Um novo destino para uma fábrica com mais de um século de história
A planta de Osnabrück tem uma longa tradição industrial e levava décadas vinculada ao automóvel. Volkswagen incorporou-a plenamente a sua estrutura e nos últimos anos utilizou-a especialmente para fabricar séries pequenas e veículos especiais.
"A situação de segurança e as necessidades de protecção têm mudado muito. Alemanha e Europa devem reforçar suas capacidades e ser mais independentes", tem defendido o presidente de Baixa Sajonia, Olaf Envolvas. O acordo ainda não é definitivo. A transacção está pendente de que se fechem os acordos finais, das decisões dos órgãos correspondentes e das revisões regulamentares necessárias.
A crise de Volkswagen acelera a mudança
Por outro lado, a operação em Osnabrück produz-se num momento especialmente delicado para Volkswagen. O grupo tem posto em marcha um amplo programa de ajuste para reduzir custos e fazer frente à perda de competitividade da indústria européia, especialmente em frente aos fabricantes chineses de carros elétricos.

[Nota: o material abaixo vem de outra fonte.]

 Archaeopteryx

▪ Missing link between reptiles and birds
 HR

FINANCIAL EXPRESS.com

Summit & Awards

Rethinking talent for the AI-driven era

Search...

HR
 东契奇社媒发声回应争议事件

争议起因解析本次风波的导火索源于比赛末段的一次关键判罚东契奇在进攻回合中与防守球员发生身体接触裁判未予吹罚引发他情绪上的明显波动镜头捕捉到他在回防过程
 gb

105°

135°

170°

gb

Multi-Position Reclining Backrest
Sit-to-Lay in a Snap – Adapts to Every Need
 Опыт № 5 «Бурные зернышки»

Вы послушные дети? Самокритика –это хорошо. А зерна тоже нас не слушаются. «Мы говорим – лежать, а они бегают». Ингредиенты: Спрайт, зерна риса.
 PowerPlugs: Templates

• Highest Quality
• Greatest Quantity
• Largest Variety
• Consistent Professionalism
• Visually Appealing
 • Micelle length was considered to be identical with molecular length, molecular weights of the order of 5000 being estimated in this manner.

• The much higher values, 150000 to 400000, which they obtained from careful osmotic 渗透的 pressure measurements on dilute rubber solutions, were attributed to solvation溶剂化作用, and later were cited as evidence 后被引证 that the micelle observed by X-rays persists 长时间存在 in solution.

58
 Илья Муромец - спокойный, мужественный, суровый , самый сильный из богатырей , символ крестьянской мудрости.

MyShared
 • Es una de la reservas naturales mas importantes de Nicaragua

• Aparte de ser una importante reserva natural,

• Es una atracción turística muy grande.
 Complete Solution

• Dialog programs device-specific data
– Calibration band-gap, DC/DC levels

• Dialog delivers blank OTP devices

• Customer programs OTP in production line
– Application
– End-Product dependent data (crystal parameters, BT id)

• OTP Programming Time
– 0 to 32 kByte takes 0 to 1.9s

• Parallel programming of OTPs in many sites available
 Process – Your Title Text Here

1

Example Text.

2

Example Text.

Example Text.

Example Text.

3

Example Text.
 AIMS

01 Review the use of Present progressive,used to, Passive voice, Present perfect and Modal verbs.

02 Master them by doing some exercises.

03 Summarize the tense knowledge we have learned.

Volkswagen aprovou na semana passada um novo plano que contempla 50.000 empregos menos até 2030, que se somam a outros 50.000 postos já anunciados desde 2024. Ademais, várias fábricas alemãs têm seu futuro pendente de novas decisões. A situação ajuda a explicar por que o futuro das plantas do grupo já não passa necessariamente por seguir fabricando carros.